» **Task directions**: Only the lines below starting at the one containing "United States, site archbold_FL-17." and ending at the one containing "New Zealand, site RKU_CCAMH005." belong in the answer, each copied exactly.
═════ Extracted data
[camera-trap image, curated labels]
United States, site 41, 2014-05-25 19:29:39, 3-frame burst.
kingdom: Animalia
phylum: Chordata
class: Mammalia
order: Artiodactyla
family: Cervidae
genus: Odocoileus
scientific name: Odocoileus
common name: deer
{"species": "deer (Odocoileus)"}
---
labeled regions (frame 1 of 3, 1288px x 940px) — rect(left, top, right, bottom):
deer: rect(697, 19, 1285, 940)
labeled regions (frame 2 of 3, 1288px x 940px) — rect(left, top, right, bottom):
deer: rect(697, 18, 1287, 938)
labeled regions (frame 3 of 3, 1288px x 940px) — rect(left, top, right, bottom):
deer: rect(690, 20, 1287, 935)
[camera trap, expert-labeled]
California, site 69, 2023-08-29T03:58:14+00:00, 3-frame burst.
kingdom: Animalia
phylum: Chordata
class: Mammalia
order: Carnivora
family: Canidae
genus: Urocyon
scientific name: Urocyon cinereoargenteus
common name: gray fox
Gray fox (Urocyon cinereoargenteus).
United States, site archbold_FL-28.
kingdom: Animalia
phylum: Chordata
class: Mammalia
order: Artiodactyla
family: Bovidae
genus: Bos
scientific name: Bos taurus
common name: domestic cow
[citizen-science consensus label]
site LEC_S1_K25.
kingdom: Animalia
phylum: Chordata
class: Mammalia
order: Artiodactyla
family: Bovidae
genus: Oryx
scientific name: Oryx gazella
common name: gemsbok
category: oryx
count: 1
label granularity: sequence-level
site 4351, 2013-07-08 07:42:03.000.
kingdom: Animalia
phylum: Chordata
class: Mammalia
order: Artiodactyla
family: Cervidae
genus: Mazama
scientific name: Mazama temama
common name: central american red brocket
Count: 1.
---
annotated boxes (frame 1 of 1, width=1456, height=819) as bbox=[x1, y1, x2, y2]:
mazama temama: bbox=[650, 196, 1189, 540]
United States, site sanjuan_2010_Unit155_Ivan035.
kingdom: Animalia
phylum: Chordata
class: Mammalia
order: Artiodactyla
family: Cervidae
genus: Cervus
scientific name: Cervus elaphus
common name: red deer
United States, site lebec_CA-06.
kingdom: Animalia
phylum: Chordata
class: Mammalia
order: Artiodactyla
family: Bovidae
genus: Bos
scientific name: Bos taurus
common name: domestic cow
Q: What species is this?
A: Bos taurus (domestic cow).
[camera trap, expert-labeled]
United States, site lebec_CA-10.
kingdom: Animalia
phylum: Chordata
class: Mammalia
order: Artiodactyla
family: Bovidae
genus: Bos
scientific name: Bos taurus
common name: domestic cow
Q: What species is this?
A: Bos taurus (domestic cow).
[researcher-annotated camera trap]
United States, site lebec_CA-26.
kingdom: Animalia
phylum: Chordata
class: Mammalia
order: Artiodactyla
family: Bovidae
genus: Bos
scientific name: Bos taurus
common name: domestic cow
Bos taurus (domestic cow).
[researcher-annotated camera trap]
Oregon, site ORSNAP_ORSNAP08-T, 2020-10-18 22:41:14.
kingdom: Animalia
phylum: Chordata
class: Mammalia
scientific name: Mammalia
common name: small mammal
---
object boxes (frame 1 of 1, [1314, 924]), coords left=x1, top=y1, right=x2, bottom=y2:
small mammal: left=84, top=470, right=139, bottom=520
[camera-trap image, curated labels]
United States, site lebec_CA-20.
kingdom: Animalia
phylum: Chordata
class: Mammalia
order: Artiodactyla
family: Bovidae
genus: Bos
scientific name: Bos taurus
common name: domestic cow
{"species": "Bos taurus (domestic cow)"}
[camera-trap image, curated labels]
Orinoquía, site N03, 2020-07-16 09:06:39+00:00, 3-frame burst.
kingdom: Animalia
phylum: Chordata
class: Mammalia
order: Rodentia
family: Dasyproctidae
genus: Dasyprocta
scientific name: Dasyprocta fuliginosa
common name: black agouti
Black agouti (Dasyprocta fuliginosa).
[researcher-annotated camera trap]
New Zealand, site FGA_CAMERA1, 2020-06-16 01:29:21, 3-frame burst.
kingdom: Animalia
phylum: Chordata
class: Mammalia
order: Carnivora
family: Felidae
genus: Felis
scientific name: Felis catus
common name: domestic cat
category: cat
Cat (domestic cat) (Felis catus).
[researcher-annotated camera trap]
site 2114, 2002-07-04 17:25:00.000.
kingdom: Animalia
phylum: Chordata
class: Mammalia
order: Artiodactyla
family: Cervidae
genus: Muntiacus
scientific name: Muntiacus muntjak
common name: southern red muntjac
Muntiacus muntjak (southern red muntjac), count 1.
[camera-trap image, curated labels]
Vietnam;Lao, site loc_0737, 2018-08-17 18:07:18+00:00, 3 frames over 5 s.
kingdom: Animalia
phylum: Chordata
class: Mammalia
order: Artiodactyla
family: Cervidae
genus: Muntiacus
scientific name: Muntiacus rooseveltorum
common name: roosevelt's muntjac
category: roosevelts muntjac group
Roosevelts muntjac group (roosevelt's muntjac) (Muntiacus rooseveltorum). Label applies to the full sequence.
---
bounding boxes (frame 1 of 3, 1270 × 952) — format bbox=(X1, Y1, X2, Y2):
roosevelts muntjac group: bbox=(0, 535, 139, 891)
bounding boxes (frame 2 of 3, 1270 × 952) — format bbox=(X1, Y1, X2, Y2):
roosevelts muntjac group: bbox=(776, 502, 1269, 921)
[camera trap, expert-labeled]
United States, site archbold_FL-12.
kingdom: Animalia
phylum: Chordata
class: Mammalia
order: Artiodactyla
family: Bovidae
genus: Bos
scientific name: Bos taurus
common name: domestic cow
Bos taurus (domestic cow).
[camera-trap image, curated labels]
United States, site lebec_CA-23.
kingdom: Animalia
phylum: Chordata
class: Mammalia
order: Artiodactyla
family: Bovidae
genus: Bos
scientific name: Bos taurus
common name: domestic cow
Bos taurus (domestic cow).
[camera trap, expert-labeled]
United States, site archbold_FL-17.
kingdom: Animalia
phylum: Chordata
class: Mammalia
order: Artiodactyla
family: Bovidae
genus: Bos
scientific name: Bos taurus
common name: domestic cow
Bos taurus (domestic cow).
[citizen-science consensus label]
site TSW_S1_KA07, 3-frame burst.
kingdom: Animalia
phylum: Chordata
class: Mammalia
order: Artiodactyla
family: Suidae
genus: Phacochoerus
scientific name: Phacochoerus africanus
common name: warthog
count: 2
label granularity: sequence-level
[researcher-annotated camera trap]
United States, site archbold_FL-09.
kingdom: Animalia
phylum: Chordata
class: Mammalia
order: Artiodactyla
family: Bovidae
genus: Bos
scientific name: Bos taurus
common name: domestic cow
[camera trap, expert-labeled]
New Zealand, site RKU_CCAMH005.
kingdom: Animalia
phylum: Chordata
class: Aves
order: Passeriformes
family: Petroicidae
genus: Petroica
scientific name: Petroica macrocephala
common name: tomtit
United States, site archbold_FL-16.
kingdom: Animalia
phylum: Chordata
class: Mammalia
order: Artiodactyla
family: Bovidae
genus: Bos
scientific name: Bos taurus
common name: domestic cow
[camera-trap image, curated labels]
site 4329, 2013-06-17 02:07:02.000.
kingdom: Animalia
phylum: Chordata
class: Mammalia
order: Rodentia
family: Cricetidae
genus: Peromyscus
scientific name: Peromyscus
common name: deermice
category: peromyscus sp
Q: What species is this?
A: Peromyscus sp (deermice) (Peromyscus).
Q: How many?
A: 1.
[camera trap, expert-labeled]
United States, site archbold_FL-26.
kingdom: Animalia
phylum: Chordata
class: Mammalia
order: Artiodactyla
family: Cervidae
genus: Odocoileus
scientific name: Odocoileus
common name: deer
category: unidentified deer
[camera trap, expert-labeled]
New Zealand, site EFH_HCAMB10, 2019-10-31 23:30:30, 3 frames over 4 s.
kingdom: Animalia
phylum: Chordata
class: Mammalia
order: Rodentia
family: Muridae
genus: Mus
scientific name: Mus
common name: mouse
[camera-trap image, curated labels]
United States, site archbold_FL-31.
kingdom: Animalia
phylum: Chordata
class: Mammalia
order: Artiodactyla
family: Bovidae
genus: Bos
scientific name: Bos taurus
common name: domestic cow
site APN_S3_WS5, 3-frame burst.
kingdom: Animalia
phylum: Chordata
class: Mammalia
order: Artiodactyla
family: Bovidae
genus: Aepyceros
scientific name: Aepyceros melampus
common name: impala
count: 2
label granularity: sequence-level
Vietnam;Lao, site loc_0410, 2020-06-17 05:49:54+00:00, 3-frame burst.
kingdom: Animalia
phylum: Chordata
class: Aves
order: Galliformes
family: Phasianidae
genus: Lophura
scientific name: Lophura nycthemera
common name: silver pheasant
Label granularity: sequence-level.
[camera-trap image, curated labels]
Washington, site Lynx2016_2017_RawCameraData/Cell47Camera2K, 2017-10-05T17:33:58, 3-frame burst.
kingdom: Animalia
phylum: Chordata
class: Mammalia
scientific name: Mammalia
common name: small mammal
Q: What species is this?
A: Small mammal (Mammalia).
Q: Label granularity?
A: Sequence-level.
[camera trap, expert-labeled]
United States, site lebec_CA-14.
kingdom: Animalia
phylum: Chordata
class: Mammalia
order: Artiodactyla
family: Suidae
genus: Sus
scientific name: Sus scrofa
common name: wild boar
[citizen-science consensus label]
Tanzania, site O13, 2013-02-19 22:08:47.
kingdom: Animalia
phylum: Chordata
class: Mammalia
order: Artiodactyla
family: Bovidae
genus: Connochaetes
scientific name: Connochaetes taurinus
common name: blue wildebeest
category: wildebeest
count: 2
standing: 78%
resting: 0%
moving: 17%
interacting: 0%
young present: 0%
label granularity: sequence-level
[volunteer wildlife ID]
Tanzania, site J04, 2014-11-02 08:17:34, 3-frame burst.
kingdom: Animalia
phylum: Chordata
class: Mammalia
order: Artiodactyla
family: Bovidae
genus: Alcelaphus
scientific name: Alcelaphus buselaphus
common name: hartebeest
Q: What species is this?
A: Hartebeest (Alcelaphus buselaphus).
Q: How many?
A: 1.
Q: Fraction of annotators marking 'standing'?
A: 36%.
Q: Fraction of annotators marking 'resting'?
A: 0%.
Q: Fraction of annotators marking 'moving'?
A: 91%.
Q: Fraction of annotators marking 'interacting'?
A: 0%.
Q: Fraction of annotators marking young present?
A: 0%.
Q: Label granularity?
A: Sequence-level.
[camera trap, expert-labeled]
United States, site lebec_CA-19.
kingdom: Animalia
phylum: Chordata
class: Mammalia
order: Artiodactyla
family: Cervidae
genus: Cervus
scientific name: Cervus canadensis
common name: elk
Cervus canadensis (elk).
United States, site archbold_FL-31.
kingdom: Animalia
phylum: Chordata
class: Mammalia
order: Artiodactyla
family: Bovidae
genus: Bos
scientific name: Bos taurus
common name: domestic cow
══════════
» **Expected answer**:
United States, site archbold_FL-17.
kingdom: Animalia
phylum: Chordata
class: Mammalia
order: Artiodactyla
family: Bovidae
genus: Bos
scientific name: Bos taurus
common name: domestic cow
Bos taurus (domestic cow).
[citizen-science consensus label]
site TSW_S1_KA07, 3-frame burst.
kingdom: Animalia
phylum: Chordata
class: Mammalia
order: Artiodactyla
family: Suidae
genus: Phacochoerus
scientific name: Phacochoerus africanus
common name: warthog
count: 2
label granularity: sequence-level
[researcher-annotated camera trap]
United States, site archbold_FL-09.
kingdom: Animalia
phylum: Chordata
class: Mammalia
order: Artiodactyla
family: Bovidae
genus: Bos
scientific name: Bos taurus
common name: domestic cow
[camera trap, expert-labeled]
New Zealand, site RKU_CCAMH005.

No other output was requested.